* [Problem A]:
Answer these questions about the blog post on new motherhood, one line each:
(i) What word does the writer give in brackets to explain "takkies"?
(ii) What does the writer call her staple and her reason for starting the blog?
(iii) What does the writer say reaching pre-baby weight seems as likely as?
* [Problem B]: Translate this sentence from the blog post on new motherhood into Spanish: "I will always get back to healthy recipes – that’s my staple and my reason for starting this blog."

* [Text passage]:
When I wrote my ‘çomeback’ post last month, I had visions of skidding back into the blogging world, takkies (sneakers) squeaking, armed with daily pearls of sarcastic wisdom to share with all of you. As it turns out, this hasn’t happened.
I’ve realised that like many other important things in my new life – painting my nails, getting my hair cut, uploading photos to facebook – blogging isn’t something that’s just going to happen. It’s going to require scheduling with the precision of an Olympic gymnast somersaulting across on a 4 inch wide beam. Because when moms have a free evening or weekend, the very fact that we have a baby means it’s not free at all. It is simply wide open space to *insert admin/chore that has been backlogged for months*
In my house you can tell when it’s date night, because it’s the only time I have polish on my nails and freshly applied eyeliner, as opposed to masacara rings from the day before. And this from perfectly painted nails every single day of the week…le sigh.
Anyway, although I haven’t been writing much, I’ve been thinking about writing; more specifically, what I want to write about. I will always get back to healthy recipes – that’s my staple and my reason for starting this blog. But I also want to tell my story.
Since having kid (never with an s), I’ve come to see how few people tell the real story of what it’s like. There’s this stigma attached to parenthood, this unwritten code that says you have to say it’s the best thing you’ve ever done. If you express regret, people react like you just told them you’re infected with a contagious killer virus. For the record, I don’t regret having my Bug. Today she is one of the most delightful things in my life and I understand why people make such a fuss about procreating. But it wasn’t always that way. Mark and I experienced genuine, depressing regret in the early days, and for a while there we honestly thought we’d made a mistake. It’s a terrible experience to hold your newborn in your arms and feel like that.
It’s these unexpected misgivings, along with the total inadequacy that every new parent feels, that causes otherwise healthy relationships to teeter on the brink of destruction. Not only that, but as a new mother you’re trying to find your identity again. You have to balance work with being a mom and the almost permanent guilt that entails. You desperately want your body back, but it’s weak from the stress of pregnancy and birth and reaching your pre-baby weight seems as likely as Oasis getting back together. While you’re dealing with your physical insecurities, you’re thrust into conversations where it’s all anyone wants to talk about, because post pregnancy weight loss in our society unfortunately defines whether or not you’ve been ‘successful’ at this mom thing.
In short, it’s a minefield out there. Over the next couple of weeks I’ll tell you more about what it’s been like for me. They say the truth shall set you free…I’m not sure about that, but I hope it makes you chuckle.

* [Excerpted data]:

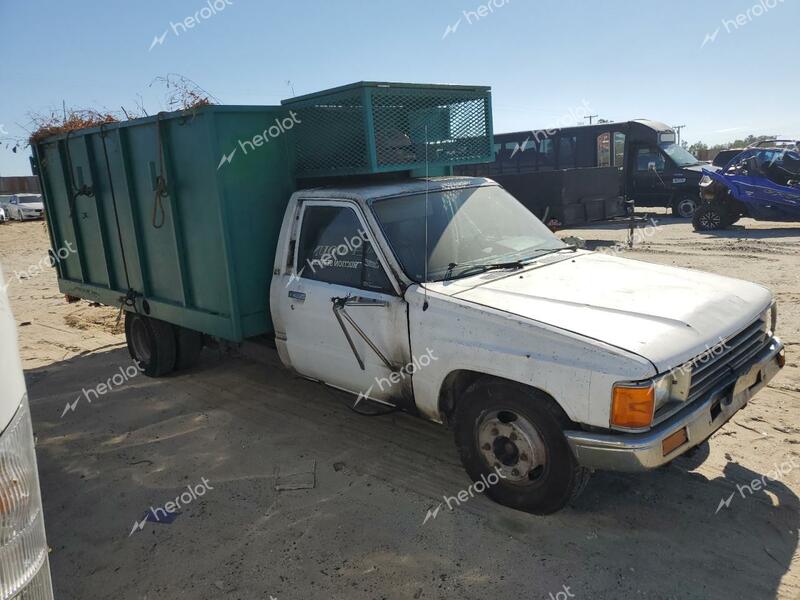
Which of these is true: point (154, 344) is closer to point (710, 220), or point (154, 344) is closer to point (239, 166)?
point (239, 166)

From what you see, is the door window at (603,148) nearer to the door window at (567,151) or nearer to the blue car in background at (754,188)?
the door window at (567,151)

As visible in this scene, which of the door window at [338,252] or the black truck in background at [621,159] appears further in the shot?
the black truck in background at [621,159]

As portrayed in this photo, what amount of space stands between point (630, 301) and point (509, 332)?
0.78 meters

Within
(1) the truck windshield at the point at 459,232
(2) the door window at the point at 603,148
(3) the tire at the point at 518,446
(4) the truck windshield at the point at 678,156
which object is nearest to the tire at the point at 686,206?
(4) the truck windshield at the point at 678,156

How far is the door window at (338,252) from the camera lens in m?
4.14

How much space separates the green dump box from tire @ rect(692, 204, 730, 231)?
11297mm

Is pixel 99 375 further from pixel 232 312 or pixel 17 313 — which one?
pixel 17 313

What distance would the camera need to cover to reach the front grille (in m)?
3.27

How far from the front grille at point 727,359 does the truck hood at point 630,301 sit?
0.24 ft

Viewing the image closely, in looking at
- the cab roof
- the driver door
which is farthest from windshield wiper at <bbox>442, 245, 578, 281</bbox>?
the cab roof

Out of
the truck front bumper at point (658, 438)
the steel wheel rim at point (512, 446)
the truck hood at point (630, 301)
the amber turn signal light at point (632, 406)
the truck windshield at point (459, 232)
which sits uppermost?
the truck windshield at point (459, 232)

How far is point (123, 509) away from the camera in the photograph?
399 cm

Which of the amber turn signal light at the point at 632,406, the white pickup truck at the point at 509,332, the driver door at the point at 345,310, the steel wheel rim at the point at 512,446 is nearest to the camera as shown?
the amber turn signal light at the point at 632,406

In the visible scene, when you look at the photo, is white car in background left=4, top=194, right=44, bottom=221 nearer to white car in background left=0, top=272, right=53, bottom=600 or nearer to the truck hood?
the truck hood
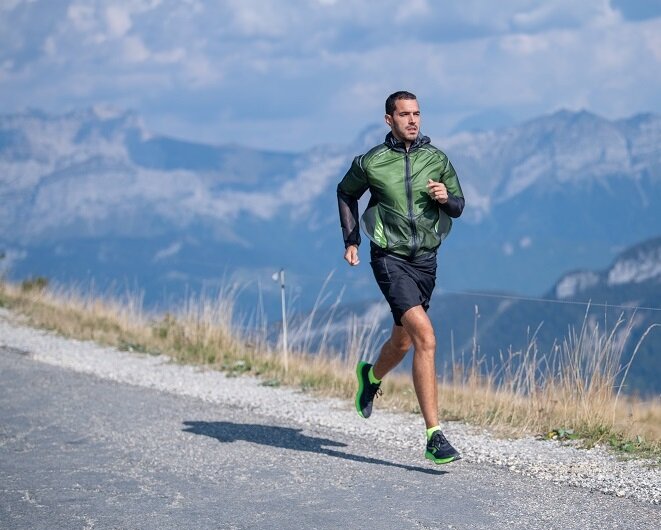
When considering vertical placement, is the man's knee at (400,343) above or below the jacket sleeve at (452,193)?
below

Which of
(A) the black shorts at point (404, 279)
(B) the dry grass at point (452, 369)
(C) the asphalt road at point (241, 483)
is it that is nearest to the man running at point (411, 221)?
(A) the black shorts at point (404, 279)

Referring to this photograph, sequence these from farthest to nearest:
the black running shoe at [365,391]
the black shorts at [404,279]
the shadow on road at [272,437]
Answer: the black running shoe at [365,391]
the shadow on road at [272,437]
the black shorts at [404,279]

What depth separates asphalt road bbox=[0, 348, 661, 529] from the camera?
5277 mm

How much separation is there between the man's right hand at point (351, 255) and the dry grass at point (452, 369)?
2000 millimetres

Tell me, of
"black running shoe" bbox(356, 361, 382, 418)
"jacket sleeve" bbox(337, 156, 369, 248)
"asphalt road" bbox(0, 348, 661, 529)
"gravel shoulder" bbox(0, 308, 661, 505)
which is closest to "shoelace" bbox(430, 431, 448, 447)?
"asphalt road" bbox(0, 348, 661, 529)

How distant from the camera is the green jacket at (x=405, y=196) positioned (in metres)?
6.26

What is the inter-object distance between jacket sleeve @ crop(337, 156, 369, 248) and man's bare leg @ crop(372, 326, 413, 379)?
0.61m

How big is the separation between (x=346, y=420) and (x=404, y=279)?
2273 millimetres

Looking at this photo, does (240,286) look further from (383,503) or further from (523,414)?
(383,503)

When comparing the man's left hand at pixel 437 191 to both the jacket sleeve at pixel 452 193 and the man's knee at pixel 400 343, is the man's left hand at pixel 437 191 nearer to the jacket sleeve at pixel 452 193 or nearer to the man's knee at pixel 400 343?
the jacket sleeve at pixel 452 193

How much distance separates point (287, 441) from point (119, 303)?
942cm

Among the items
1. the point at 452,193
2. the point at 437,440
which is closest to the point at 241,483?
the point at 437,440

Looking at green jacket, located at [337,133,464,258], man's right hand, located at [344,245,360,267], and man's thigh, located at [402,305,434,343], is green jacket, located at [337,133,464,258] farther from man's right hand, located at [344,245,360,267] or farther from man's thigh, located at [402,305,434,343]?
man's thigh, located at [402,305,434,343]

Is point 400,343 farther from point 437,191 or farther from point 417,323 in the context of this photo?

* [Written solution A]:
(i) Sneakers
(ii) Healthy recipes
(iii) Oasis getting back together

* [Written solution B]: Siempre volveré a las recetas saludables: son mi base y la razón por la que empecé este blog.